Heroes and Villains: Biron gets my affection mostly because he makes the best speeches in the play. He’s got a sharp sense of humour and his verbal sparring with Rosaline is the best in the play. Armado gets honourable mention for writing some of the most purple prose in his letters that it’s entirely giggle-worthy.
Wordsmith:
- Study knows that which yet it doth not know (I.i)
- I love to hear him lie (I.i)
Speech to Know: Biron has some massive speeches in this play. The best is after the four men confess to each other that they’ve all fallen in love:
“But love, first learned in a lady’s eyes,
Lives not alone immured in the brain,
But, with the motion of all elements,
Courses as swift as thought in every power,
And gives to every power a double power
Above their functions and their offices.
It adds a precious seeing to the eye:
A lover’s eyes will gaze an eagle blind;
A lover’s ear will hear the lowest sound,
When the suspicious head of theft is stopp’d,
Love’s feeling is more soft and sensible
Than are the tender horns of cockled snails;
Love’s tongue proves dainty Bacchus gross in taste:
For valour, is not love a Hercules,
Still climbing trees in the Hesperides?
Subtle as sphinx; as sweet and musical
As bright Apollo’s lute, strung with his hair?
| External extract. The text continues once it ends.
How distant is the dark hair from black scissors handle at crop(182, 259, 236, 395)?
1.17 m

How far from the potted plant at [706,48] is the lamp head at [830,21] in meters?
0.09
And when love speaks, the voice of all the gods
Makes heaven drowsy with the harmony.
Never durst poet touch a pen to write
Until his ink were temper’d with love’s sighs:
O, then his lines would ravish savage ears,
And plant in tyrants mild humility.
From women’s eyes this doctrine I derive:
They sparkle still the right Promethean fire;
They are the books, the arts, the academes,
That show, contain, and nourish all the world,
Else none at all in aught proves excellent.
Then fools you were these women to forswear,
Or, keeping what is sworn, you will prove fools.
For wisdom’s sake – a word that all men love,
Or for love’s sake – a word that loves all men,
Or for men’s sake, the authors of these women,
Or women’s sake, by whom we men are men,
Let once lose our oaths to find ourselves,
Or else we lose ourselves to keep our oaths:
It is religion to be thus forsworn;
For charity itself fulfills the law,
And who can sever love from charity?” (IV.iii)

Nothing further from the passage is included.